Pedro Sánchez se ha ido a China a perpetrar el mayor volantazo político que ha dado España en su historia: salirnos del eje occidental, saltarnos a Washington y a Bruselas a la vez y convertirnos en la colonia de China en Europa, como lo eran Venezuela hasta hace un par de meses y lo es media África.

La excusa de que era un viaje comercial, en un incierto panorama mundial en el que nunca sobra intentar abrir nuevos mercados, se cayó por la evidencia de los datos y la composición de la expedición: España vende lo mismo de siempre a China, o algo más, y le compra como nunca, lo que arruina el relato inicial del Gobierno. Y allí solo han viajado el marido de Begoña y la tetraimputada, sin ministros ni empresarios ni nada que se parezca a una cumbre de negocios con objetivos claros, definidos y públicos.

La duda ha quedado definitivamente resuelta con las palabras de Xi Jinping y de Pedro Sánchez, que fingía tomar notas al dictado y repetía luego lo sustantivo de las palabras del mayor dictador del planeta: ambos dijeron que estaban allí, juntos, para refundar un nuevo orden mundial, que es la traducción de la catarata de eufemismos «multipolares» del presidente español.

La coincidencia entre esa declaración de intenciones, que es una traición completa a Occidente de quien se siente más presidente de la Internacional Socialista que jefe de un Ejecutivo europeo, y el desprecio sostenido a los Estados Unidos con el veto incluido al uso de las bases en Rota y Morón, no es casual.

Tampoco que, mientras Sánchez se convertía en público en embajador de China en Europa, por Pekín también anduviera el canciller ruso Lavrov, para engrasar las espléndidas relaciones entre ambos países y desvelar quiénes son los socios con los que el marido de Begoña dice situarnos en el «lado correcto de la historia»: China, Rusia, Irán y todo lo que les cuelga a todos ellos, incluido el tutelaje de Hamás e Hizbulá, la agresión a Ucrania, la amenaza para los países de la antigua URSS, la represión en Hong Kong y las ansias expansionistas en Taiwán, refrendadas oficialmente por el líder del PSOE al suscribir la declaración oficial de Pekín a favor de «una sola China».
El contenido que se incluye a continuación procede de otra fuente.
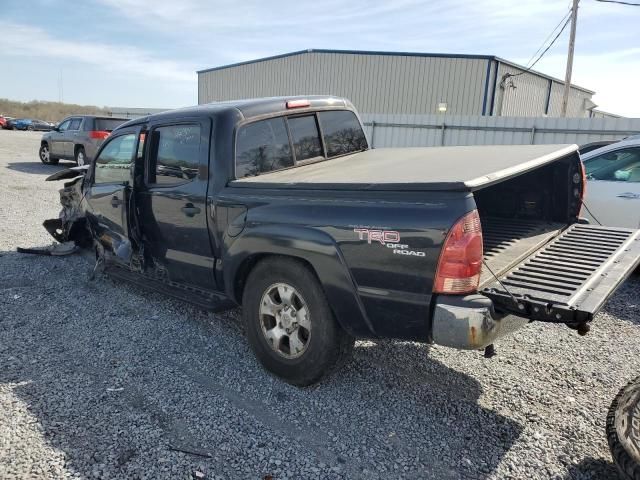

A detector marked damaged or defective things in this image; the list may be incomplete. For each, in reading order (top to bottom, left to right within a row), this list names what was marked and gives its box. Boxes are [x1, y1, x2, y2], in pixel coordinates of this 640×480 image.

Es decir, un alocado político que no ha ganado en las urnas, no mantiene una mayoría estable en el Congreso, no puede ni presentar Presupuestos en toda una legislatura y tiene en el banquillo o en la cárcel a toda su cúpula y a media familia decide, unilateralemente y sin contar con nadie, sacar a España de su lugar natural y alinearlo con la mayor amenaza a un orden mundial sustentado en los valores de la democracia liberal, por razones desconocidas y entre sospechas bien fundadas de que busca con ello engrasar los negocios personales de Zapatero y buscarse una salida personal si acaso algún día acaba desalojado del poder.

Viajar a China y mantener relaciones con un régimen feroz es inevitable, por gordo e indigesto que sea el sapo, y ningún líder occidental serio ignora esa máxima. Pero no es eso lo que ha hecho Sánchez en su cuarta visita a ese rincón del mundo donde la cacareada «legalidad internacional» vale poco más que en cualquier satrapía fundamentalista o soviética.

Lo que Sánchez ha hecho, sin más, es presentar la candidatura de España a colonia china en Europa, despreciar el eje atlántico, ningunear a los Estados Unidos, traicionar a Bruselas y situarnos al lado de Pekín, Moscú y Teherán. Todo ello sin pactar nada con nadie, sin entender que con 121 diputados y cercado por la corrupción no tiene derecho a atrincherarse en La Moncloa y sin respetar la historia, la tradición, los tratados y las obligaciones de un país europeo cuyo presidente ejerce ya de delegado comercial de un país que no tiene socios y solo acepta esclavos.